§ **WHAT THIS EXERCISE ASKS**:
1. From the passage on innovation and stories, list the three accomplishments given in the sentence that begins "Ender’s Game has been translated".
2. Reproduce the stretch of the passage on innovation and stories from "Stories illustrate what" through "rarely reads fiction.".

§ **SELECTED EXTRACT**:
Segment Open

If the word “innovation” were a drug, most of us would be dead from a lethal overdose. The dealers want us to believe—whether in business or national security—we must “innovate or die.” And that phrase reflects part of our problem: it often seems as if we get enough of a buzz from the word itself that we feel satisfied even without substance. It’s an inexpensive high, but we need more than sayings—we need stories.
Stories illustrate what innovation really looks like in context, and the details of how it happens—or doesn’t. Orson Scott Card’s 1985 sci-fi novel Ender’s Game, which is itself about the value of stories, is a good example. It was once mandatory reading at the Air Force’s Air Command and Staff College (ACSC). This surprised me, so I decided to read it myself, despite being someone who rarely reads fiction.
Much to my surprise, not only did I enjoy it, but I also discovered the power of stories—both about innovation and for innovation. I even wrote a monograph offering a theory of “narrative intelligence” to explain why the mode of thinking expressed and honed through stories is relevant for encouraging military innovators. Ender’s Game has been translated into 18 languages, adapted into a major motion picture, and honored by every major science fiction award. Even one of my personal heroes, Air Force Colonel John Boyd, recommended it.

Segment Closed

§ **RAW DATA**:
Segment Open

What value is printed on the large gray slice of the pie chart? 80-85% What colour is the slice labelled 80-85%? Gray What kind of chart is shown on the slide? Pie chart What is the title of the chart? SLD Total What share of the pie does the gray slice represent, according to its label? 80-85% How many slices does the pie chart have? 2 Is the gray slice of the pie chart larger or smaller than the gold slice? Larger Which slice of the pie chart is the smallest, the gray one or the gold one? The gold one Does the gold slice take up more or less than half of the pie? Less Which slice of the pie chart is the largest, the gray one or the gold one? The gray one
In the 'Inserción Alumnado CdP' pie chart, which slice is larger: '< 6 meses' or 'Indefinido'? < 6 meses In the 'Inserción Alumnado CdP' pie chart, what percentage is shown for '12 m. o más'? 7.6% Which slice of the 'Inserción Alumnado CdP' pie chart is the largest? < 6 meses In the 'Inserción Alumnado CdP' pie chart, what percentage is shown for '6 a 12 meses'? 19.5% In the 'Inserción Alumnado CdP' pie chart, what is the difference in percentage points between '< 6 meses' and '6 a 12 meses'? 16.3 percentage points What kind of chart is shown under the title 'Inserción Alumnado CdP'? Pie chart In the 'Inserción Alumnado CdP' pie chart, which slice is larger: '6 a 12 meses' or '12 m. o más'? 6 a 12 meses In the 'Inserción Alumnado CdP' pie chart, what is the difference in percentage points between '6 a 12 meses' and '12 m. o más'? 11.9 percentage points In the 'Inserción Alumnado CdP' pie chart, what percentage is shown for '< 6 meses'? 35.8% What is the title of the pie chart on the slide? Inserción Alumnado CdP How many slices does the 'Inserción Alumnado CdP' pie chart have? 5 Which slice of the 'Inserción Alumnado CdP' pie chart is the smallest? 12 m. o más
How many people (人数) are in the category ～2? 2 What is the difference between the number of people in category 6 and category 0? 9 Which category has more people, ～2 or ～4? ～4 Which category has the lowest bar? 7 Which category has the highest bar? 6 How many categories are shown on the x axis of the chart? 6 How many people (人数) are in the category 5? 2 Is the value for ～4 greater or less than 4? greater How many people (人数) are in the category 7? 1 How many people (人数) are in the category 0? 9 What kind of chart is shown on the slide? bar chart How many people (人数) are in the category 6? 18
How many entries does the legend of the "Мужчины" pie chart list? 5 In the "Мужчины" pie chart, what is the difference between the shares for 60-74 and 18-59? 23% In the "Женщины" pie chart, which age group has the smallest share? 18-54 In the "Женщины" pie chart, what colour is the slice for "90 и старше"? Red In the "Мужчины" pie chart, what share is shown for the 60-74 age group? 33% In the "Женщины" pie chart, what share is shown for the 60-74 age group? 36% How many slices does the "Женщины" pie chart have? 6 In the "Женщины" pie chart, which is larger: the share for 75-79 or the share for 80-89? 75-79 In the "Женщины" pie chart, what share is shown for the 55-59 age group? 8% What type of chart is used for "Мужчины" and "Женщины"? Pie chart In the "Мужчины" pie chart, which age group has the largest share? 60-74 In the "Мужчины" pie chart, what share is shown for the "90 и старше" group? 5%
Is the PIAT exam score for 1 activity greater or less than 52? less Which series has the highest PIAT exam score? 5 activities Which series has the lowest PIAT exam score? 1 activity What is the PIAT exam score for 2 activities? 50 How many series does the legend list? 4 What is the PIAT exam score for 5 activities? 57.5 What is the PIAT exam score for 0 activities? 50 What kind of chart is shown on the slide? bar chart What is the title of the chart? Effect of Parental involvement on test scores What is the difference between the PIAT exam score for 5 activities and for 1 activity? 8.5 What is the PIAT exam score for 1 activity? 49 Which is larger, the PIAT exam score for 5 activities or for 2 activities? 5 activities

Segment Closed

§ **ANSWERS TO THE TASKS**:
1.
- Translated into 18 languages
- Adapted into a major motion picture
- Honored by every major science fiction award

2.
Stories illustrate what innovation really looks like in context, and the details of how it happens—or doesn’t. Orson Scott Card’s 1985 sci-fi novel Ender’s Game, which is itself about the value of stories, is a good example. It was once mandatory reading at the Air Force’s Air Command and Staff College (ACSC). This surprised me, so I decided to read it myself, despite being someone who rarely reads fiction.